Digital revenues company-wide including the Digital segment and all digital revenues generated by the other business segments were up 10.2 percent and totaled over $271 million for the quarter, approximately 19 percent of total operating revenues. For the full year, total digital revenue was approximately $1.0 billion, 18.1 percent of total operating revenues and an increase of 8.0 percent.
NON-OPERATING ITEMS
The company’s equity earnings include its share of operating results from unconsolidated investees including the California Newspapers Partnership, Texas-New Mexico Newspapers Partnership, Tucson newspaper partnership and other online/digital businesses including Classified Ventures.
Equity income in unconsolidated investees on a non-GAAP basis totaled $6.8 million compared to $8.0 million in last year’s fourth quarter. The decline reflects slightly lower results for certain of the newspaper partnerships and certain digital investments.
Interest expense was $46.3 million compared to $44.8 million for the fourth quarter last year. While average debt balances were significantly lower during the quarter, the average interest rate was higher due to new longer term, fixed rate debt issuances early in the quarter. Total debt was reduced by over $67 million during the fourth quarter and by approximately $710 million for the year.

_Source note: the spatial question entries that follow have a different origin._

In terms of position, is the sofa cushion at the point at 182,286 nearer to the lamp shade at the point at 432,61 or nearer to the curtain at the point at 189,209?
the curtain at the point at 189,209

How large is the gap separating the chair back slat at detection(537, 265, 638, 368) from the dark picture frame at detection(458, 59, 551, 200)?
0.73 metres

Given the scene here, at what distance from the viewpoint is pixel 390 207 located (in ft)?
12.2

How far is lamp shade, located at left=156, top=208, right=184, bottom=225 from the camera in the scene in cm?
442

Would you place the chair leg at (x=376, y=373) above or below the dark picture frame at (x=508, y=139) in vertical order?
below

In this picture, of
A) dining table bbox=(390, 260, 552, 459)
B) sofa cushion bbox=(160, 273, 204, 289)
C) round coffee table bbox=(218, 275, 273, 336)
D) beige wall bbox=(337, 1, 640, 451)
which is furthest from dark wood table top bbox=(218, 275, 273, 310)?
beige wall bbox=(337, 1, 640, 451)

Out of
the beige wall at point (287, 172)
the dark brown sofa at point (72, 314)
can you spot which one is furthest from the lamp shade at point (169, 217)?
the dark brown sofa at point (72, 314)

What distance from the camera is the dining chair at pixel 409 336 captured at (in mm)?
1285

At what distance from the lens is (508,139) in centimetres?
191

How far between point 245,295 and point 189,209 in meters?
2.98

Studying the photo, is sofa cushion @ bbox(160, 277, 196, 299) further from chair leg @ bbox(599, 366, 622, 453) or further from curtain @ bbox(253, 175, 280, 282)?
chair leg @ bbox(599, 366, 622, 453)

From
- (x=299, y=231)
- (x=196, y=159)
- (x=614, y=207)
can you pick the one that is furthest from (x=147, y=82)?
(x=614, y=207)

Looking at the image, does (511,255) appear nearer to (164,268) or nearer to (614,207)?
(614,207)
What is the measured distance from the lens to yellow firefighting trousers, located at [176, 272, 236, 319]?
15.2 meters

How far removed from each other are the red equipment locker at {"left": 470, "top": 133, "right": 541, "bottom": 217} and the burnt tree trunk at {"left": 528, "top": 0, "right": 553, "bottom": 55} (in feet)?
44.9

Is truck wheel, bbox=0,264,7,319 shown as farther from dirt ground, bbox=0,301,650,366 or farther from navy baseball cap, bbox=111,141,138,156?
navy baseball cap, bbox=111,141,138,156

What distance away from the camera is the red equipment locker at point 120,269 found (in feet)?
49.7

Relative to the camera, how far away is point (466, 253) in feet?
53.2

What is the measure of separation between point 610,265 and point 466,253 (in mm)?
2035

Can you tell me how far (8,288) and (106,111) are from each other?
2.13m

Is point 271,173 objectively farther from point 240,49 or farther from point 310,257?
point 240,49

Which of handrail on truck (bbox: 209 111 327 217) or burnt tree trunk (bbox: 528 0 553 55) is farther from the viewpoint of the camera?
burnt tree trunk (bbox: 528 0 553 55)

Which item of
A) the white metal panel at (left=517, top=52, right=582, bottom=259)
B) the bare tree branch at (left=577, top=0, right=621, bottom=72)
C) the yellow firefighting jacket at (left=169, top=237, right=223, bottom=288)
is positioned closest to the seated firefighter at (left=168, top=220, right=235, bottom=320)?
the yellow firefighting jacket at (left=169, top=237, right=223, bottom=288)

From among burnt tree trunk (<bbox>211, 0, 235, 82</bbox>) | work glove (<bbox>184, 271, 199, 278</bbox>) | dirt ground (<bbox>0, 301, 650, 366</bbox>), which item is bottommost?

In addition, the company made a voluntary contribution to its pension plan of $100 million in the fourth quarter and $130 million in total during the 2010 fiscal year. These voluntary contributions as well as strong investment performance for the plan resulted in a substantial improvement in the funded status of the plan.
At the end of the 2010 fiscal year, our senior leverage ratio was 1.97 times, well within the ceiling of 3.5 times designated by our only financial covenant.
The company’s effective tax rate on a non-GAAP basis was 33.0 percent for the fourth quarter of 2010 compared with 34.9 percent for the comparable period in 2009. The lower rate for 2010 is due mainly to favorable audit settlements.
At the end of the quarter, Gannett had more than 100 domestic publishing web sites, including USATODAY.com, one of the most popular newspaper sites on the Web. The company also had web sites in all of its 19 television markets. In December, Gannett’s consolidated domestic Internet audience share was 48.4 million unique visitors reaching 22.8 percent of the Internet audience, according to Comscore Media Metrix. Newsquest is also an Internet leader in the UK where its network of web sites attracted over 65 million monthly page impressions from approximately 8.8 million unique users in December. CareerBuilder’s unique visitors in the fourth quarter averaged 21.7 million, an increase of 21 percent from the fourth quarter last year.